Work to do:
Rename "detector" to "classifier" in the stretch of the listing from the line containing "this 250×188 image." through the line containing "damaged honda accord [22, 36, 233, 134]", leaving everything else unchanged. Return only those lines.

Task inputs:
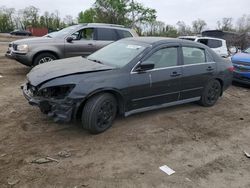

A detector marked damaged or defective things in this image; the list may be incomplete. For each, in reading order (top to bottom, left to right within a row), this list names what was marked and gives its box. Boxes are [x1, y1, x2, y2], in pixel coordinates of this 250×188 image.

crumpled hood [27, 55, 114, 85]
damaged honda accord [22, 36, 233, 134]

---

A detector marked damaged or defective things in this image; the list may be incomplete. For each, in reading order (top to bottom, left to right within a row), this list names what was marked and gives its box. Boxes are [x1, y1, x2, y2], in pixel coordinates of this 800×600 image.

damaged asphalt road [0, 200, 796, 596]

Complete answer:
A classifier marked damaged or defective things in this image; the list may be incomplete. For each, in reading order (top to bottom, left to right within a row), this list names what was marked and gives its box. Boxes are [x1, y1, x2, y2], in pixel coordinates of this 250×188 image.

crumpled hood [27, 55, 114, 85]
damaged honda accord [22, 36, 233, 134]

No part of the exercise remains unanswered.